Fr. Carballo sottolinea: «Per fare questa esperienza non basta tornare a una mera regolare osservanza o aumentare il tempo dedicato alla preghiera e alla meditazione,o moltiplicare le celebrazioni liturgiche e le pratiche devozionali proprie di ogni famiglia religiosa. Per fare questa esperienza bisogna andare oltre il semplice rituale e la semplice osservanza. Bisogna richiederla con insistenza, accoglierla con mansuetudine (poiché si tratta di un dono dello Spirito), esercitarla con costanza attraverso un’intensa preghiera personale, attraverso l’ascolto quotidiano della parola di Dio e la celebrazione dei sacramenti dell’Eucaristia e della Riconciliazione».

Mediazioni formative per l’esperienza di Dio
Ma per fare esperienza di Dio, afferma Fr. Carballo, sono necessarie delle mediazioni. La prima è «la necessità di maestri dello spirito e di un vero accompagnamento spirituale. Nella formazione iniziale ciò richiede la presenza di formatori che stiano sviluppando detto processo, persone credibili per la loro vita di fede, veri maestri dello spirito. Per quanto riguarda la formazione permanente, sono necessari gli stessi maestri che, avendo soddisfatto la propria sete di Dio, come la samaritana, si trasformino in testimoni e in maestri alla ricerca dell’acqua della vita (cf. Gv 4,1ss.)». Inoltre, occorre «favorire un ambiente di silenzio abitato, di intensa preghiera, di profondi interscambi spirituali, di ambienti in cui, senza paura, si verifichi incessantemente la fede. Solo così i giovani nella formazione iniziale e gli adulti nella formazione permanente potranno testimoniare con la loro stessa ricerca che Dio vive, che Gesù è il Signore, che lo Spirito è la forza che li anima. E quindi le fraternità/comunità saranno luoghi di illuminazione della fede, luoghi di preghiera e di riferimento evangelico per gli stessi religiosi e per gli uomini e le donne che cercano un senso alla loro vita». Si sente pertanto «la necessità di case di formazione che siano “scuole di preghiera”. Questa è una risposta che molti laici aspettano da noi religiosi: formare comunità in cui la vita di preghiera sia vissuta come priorità manifesta. Questo è un mezzo di evangelizzazione che non possiamo dimenticare, se vogliamo rispondere adeguatamente a tante aspettative che ci arrivano dalla nostra società profondamente secolarizzata, ma anche alla ricerca di un senso». Ci sono poi altre mediazioni formative per favorire l’esperienza di Dio, che Fr. Carballo riassume così: la formazione a un autentico spirito liturgico, l’introduzione allo studio e alla lettura orante della parola di Dio, la coltivazione dell’autentica devozione mariana, esperienze di ritiro e di eremitaggio. Allo stesso modo è importante un’adeguata educazione/formazione che renda possibile la lettura della propria vita e della propria storia con gli occhi della fede, la contemplazione di Cristo nel povero e la gerarchizzazione evangelica di valori e attività, così come un adeguato uso del tempo tenendo conto delle esigenze della vita fraterna in comunità, dei bisognosi e della missione, e dell’uso dei mezzi di comunicazione con la dovuta discrezione».

● RIGHE DEL DATASET
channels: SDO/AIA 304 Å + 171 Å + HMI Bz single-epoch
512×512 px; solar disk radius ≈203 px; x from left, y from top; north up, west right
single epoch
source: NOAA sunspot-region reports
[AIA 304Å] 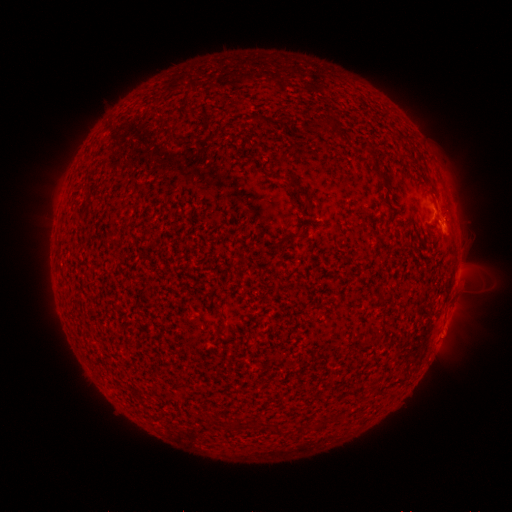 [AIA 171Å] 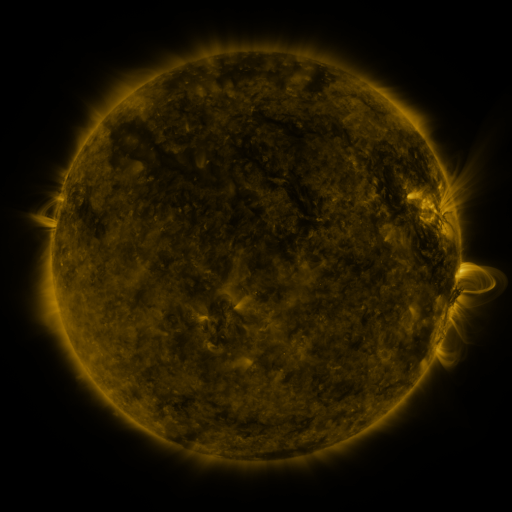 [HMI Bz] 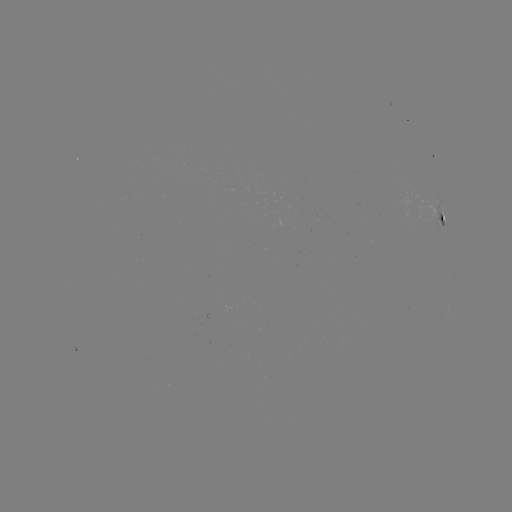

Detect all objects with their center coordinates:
spotted active region: (443, 217)
spotted active region: (455, 295)
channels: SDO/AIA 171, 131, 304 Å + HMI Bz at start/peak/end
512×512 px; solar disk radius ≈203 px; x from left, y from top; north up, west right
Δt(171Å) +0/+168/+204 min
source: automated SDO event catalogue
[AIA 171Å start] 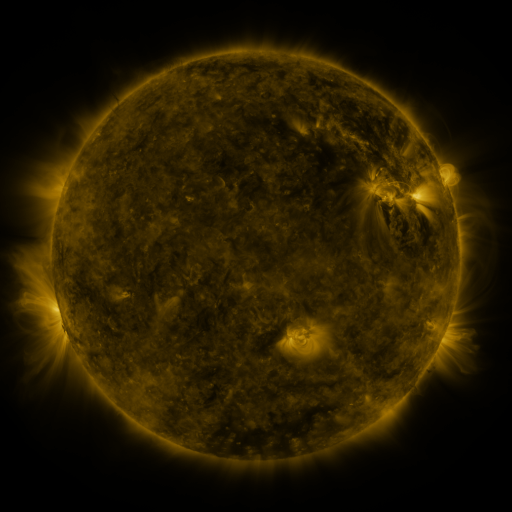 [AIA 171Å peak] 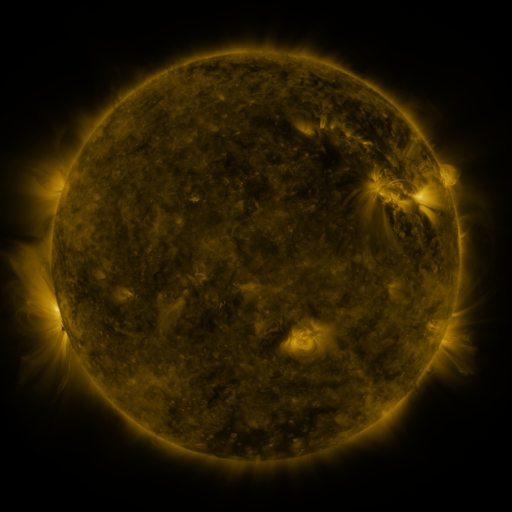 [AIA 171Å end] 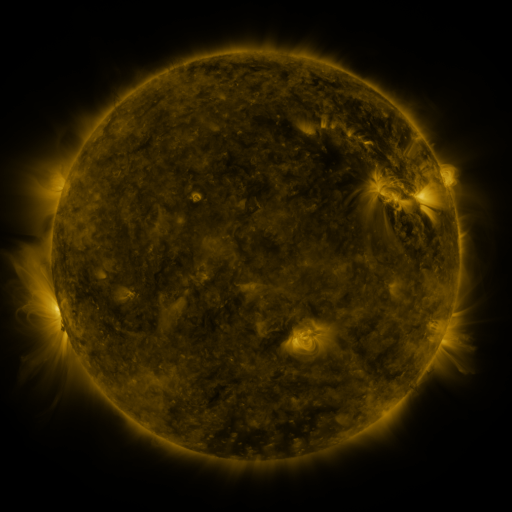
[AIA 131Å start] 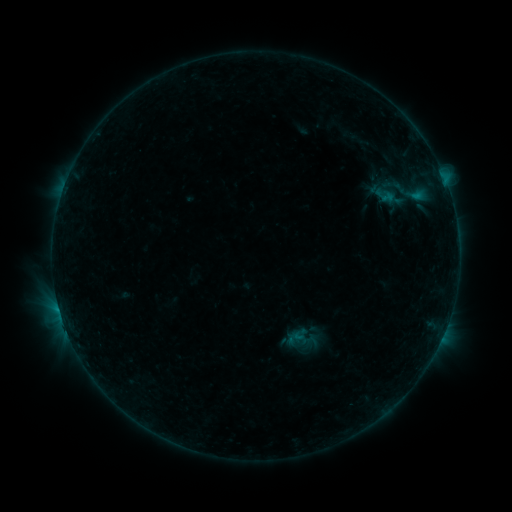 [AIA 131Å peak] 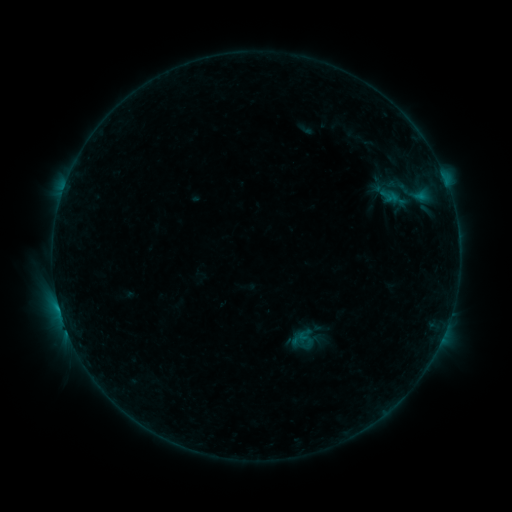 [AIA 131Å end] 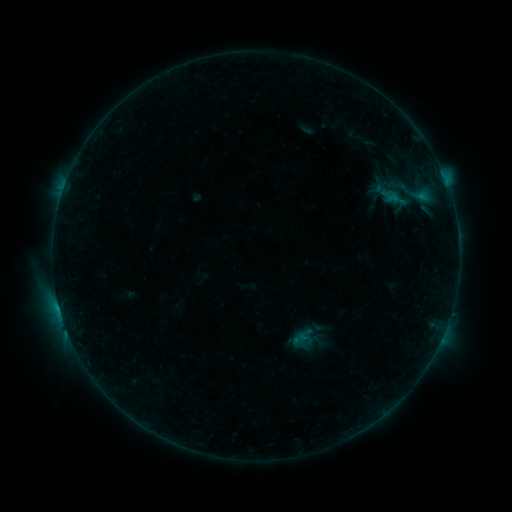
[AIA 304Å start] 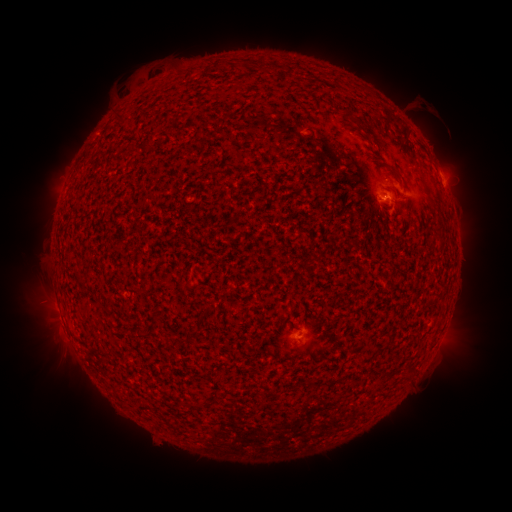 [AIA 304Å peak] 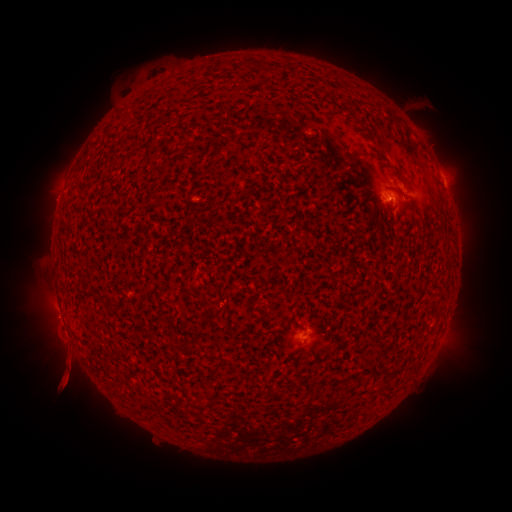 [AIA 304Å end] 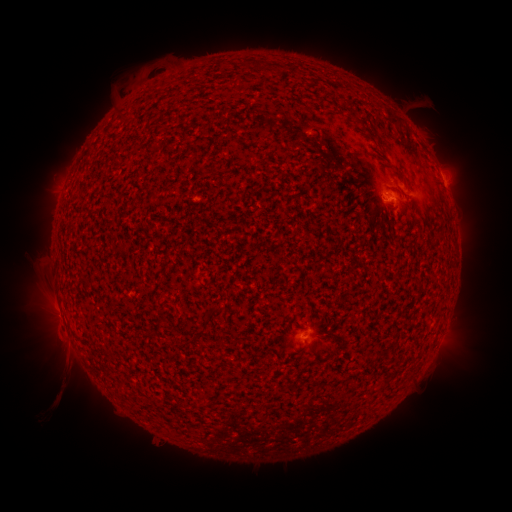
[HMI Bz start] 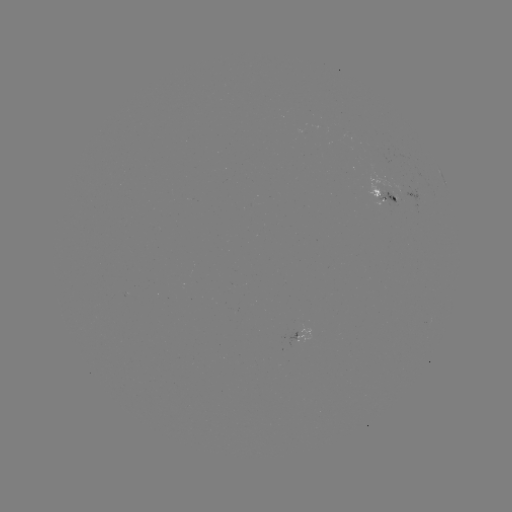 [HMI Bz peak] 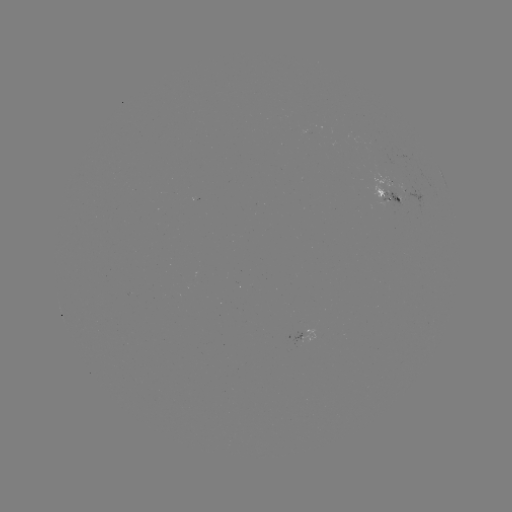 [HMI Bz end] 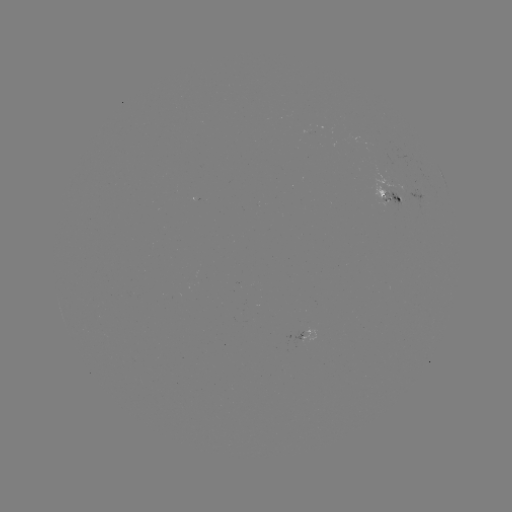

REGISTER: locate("emerging-flux region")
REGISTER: (391, 191)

● OBIETTIVI
1 > Traduci in inglese questa frase del brano sulla formazione all'esperienza di Dio: «Per fare questa esperienza bisogna andare oltre il semplice rituale e la semplice osservanza.»
2 > Nel brano sulla formazione all'esperienza di Dio, qual è la prima mediazione indicata da Fr. Carballo?
3 > Riprendi il brano sulla formazione all'esperienza di Dio e scrivi il seguito a partire dalla sua ultima frase.
Le righe del dataset non servono per lo svolgimento.

● RISPOSTE FINALI
1 > To have this experience, one must go beyond mere ritual and mere observance.

2 > La necessità di maestri dello spirito e di un vero accompagnamento spirituale.

3 >
Vita fraterna in comunità
Il secondo elemento fondamentale e irrinunciabile per la formazione è la vita fraterna in comunità. L’esigenza è di passare «dalla vita in comune alla comunione di vita». «I modi di viverla – sottolinea fr. Carballo – cambiano secondo il carisma, possono essere secondari i modelli sociologici di comunità religiosa, le forme di organizzazione e i ritmi comunitari, però l’essenziale rimane: una vita fraterna in comunità che mostra al mondo in cosa consiste l’amore cristiano; una vita fraterna in comunità che arriva a essere una vera “famiglia unita in Cristo”, dove ognuno manifesta all’altro i propri bisogni e dove tutti i membri possono raggiungere la piena maturità umana, cristiana e religiosa». «La vita fraterna in comunità è, di fatto, uno dei segni più forti dell’amore dell’Eterno, ma anche il luogo in cui si decide e si rende più credibile il rinnovamento della vita religiosa... La vita fraterna in comunità oggi ha un grande valore di testimonianza per i nostri contemporanei, perché mostra la cosa più essenziale della vita cristiana, l’amore fraterno, e proprio per questo è di per sé annuncio del Vangelo. Per molti è la prima forma di evangelizzazione».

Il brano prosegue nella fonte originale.